Apple did what Microsoft was unable to accomplish: make the tablet PC a commodity rather than a geek’s toy for niche markets. The huge success of the iPad allowed Apple to capture in upwards of 90% of the tablet market, but two years later it has been sinking in terms of market share, losing most of its share to Android tablets. Likewise, the iPhone has been suffering a similar fate, now with the Galaxy S III outselling the iPhone 4s and Android now consuming 75% of the smartphone market share.

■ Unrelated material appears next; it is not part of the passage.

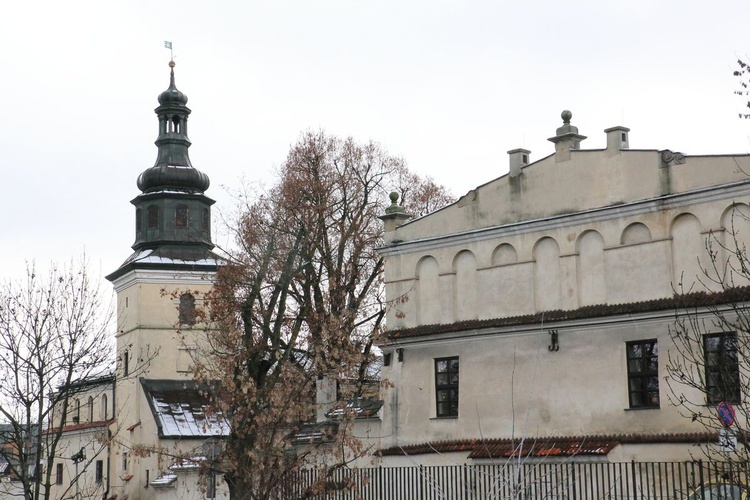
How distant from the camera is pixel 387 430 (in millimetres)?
31625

The johnny-come-lately, Microsoft, has been been pimping Windows 8 and its little brother, the Windows Phone 8. The verdict is still out as to whether or not Microsoft will be able to capture a substantial portion of either the tablet of smartphone market with its new operating systems. Nevertheless, Microsoft’s historic strategy for success has never been one of innovation, rather one of letting the other guys duke it out and then come behind them with a new product that soars to the top of the charts as with DOS, Windows 3.1, Office, and Xbox. Whether or not Windows 8 will follow this pattern is yet to be seen.
Android’s success is related to its openness, cost, and portability, with cost probably being the largest factor. After much reservation and deliberation, I decided to buy a tablet. A trip to Fry’s Electronics revealed a diverse tablet market with anything from an $85 to a $500 tablet among Android tablets alone. My budget prevented me from buying anything in Apple and Microsoft camp, so I didn’t even bother. I was impressed with the Galaxy Tab 2 7.0, a Samsung tablet loaded with lots of feature: A forward and rear camera, IR transmitter, SD port, dual-core processor, 1 Gig of RAM, Bluetooth and with a dock (purchased on eBay for $6) HDMI out — all for less than $200.
The difficulty that Microsoft and Apple are going to have is in addressing the sub $300 range for tablets. As of right now, neither company has any products that are competing with Android tablets and smartphones. Microsoft’s saving grace may be businesses that replace aging Windows 7 and Windows XP machines with Windows 8, but this remains to be seen. A recent survey showed that most companies have no plans to roll out Windows 8, but it’s too early to tell.
In any case, the goal isn’t to make an iPhone killer or iPad killer anymore, rather it is to make an Android killer. Apple and Microsoft are the one’s playing catch-up now.